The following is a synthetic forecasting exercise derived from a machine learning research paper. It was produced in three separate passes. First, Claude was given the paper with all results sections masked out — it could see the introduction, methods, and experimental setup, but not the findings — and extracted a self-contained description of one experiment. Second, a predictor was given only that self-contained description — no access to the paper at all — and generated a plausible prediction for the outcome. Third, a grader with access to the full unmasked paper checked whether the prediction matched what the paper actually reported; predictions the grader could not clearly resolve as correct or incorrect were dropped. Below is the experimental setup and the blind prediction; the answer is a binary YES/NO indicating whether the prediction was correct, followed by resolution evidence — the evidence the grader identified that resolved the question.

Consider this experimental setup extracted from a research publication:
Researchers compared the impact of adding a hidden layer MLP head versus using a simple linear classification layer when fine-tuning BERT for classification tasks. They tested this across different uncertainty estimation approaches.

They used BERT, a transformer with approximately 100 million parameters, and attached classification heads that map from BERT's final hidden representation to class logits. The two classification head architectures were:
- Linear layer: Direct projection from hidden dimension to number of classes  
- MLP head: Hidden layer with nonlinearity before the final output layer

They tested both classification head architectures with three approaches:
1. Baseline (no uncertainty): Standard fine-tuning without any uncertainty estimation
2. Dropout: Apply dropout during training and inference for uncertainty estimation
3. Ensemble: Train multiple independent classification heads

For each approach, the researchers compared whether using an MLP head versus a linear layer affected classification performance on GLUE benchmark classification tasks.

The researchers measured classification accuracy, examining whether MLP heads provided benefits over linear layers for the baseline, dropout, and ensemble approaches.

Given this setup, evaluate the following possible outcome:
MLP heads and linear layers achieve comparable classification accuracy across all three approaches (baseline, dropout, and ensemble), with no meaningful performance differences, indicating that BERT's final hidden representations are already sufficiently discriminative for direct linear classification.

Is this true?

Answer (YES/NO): YES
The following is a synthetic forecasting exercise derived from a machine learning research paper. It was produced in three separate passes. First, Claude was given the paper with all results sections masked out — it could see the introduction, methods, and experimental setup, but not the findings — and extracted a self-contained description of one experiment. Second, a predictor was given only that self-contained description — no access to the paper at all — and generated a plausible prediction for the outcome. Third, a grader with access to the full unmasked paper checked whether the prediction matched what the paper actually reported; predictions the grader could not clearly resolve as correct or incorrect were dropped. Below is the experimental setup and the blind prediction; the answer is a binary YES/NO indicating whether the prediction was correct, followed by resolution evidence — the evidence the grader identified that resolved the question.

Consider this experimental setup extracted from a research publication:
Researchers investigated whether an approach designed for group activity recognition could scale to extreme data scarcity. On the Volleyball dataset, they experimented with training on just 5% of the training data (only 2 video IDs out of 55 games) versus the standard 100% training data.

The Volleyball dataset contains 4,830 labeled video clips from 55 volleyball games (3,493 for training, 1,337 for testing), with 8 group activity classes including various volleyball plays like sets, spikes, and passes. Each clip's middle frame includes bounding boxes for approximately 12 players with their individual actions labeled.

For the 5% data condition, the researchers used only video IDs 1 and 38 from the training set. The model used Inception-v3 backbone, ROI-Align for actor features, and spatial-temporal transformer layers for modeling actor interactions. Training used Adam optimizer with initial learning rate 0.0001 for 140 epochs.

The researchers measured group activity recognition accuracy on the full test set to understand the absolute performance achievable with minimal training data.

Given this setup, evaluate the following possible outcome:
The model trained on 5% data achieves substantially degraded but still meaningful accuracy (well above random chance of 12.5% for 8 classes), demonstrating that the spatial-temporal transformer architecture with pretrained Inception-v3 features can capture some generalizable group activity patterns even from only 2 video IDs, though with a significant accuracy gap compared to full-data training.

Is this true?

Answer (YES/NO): YES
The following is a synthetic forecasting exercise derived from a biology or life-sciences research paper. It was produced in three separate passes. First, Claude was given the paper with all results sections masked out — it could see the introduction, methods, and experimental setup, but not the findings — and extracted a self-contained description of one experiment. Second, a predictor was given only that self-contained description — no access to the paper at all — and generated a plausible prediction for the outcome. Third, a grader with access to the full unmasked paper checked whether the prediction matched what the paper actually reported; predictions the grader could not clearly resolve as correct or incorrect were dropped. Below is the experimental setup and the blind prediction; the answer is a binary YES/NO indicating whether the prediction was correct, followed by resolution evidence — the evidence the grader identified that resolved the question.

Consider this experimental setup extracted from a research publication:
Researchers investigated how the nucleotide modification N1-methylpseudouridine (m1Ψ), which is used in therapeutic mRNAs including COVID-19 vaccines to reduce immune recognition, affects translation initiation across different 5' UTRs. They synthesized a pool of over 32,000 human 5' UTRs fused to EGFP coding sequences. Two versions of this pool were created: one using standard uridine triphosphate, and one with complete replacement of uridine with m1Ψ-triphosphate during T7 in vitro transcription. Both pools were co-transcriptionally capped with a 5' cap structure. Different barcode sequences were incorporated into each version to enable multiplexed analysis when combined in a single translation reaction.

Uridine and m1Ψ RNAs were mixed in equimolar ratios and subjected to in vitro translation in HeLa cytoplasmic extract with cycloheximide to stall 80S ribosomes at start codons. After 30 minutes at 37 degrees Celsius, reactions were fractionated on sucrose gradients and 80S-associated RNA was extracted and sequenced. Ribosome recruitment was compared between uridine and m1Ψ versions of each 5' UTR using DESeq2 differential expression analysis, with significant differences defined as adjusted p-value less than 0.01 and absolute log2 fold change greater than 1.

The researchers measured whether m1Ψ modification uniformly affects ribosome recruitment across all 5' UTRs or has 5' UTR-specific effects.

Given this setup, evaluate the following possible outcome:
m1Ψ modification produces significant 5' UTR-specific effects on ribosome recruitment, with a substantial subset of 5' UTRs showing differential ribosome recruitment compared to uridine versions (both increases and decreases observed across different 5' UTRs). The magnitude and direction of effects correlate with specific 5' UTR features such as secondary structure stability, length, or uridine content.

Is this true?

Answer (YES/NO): YES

§ EXERCISE GOAL
Everything above from the line containing "Researchers investigated how" down to the line containing "Uridine and m1Ψ RNAs" is to be transcribed exactly, with both of those lines included and nothing else added.

§ SOLUTION TO THE EXERCISE
Researchers investigated how the nucleotide modification N1-methylpseudouridine (m1Ψ), which is used in therapeutic mRNAs including COVID-19 vaccines to reduce immune recognition, affects translation initiation across different 5' UTRs. They synthesized a pool of over 32,000 human 5' UTRs fused to EGFP coding sequences. Two versions of this pool were created: one using standard uridine triphosphate, and one with complete replacement of uridine with m1Ψ-triphosphate during T7 in vitro transcription. Both pools were co-transcriptionally capped with a 5' cap structure. Different barcode sequences were incorporated into each version to enable multiplexed analysis when combined in a single translation reaction.

Uridine and m1Ψ RNAs were mixed in equimolar ratios and subjected to in vitro translation in HeLa cytoplasmic extract with cycloheximide to stall 80S ribosomes at start codons. After 30 minutes at 37 degrees Celsius, reactions were fractionated on sucrose gradients and 80S-associated RNA was extracted and sequenced. Ribosome recruitment was compared between uridine and m1Ψ versions of each 5' UTR using DESeq2 differential expression analysis, with significant differences defined as adjusted p-value less than 0.01 and absolute log2 fold change greater than 1.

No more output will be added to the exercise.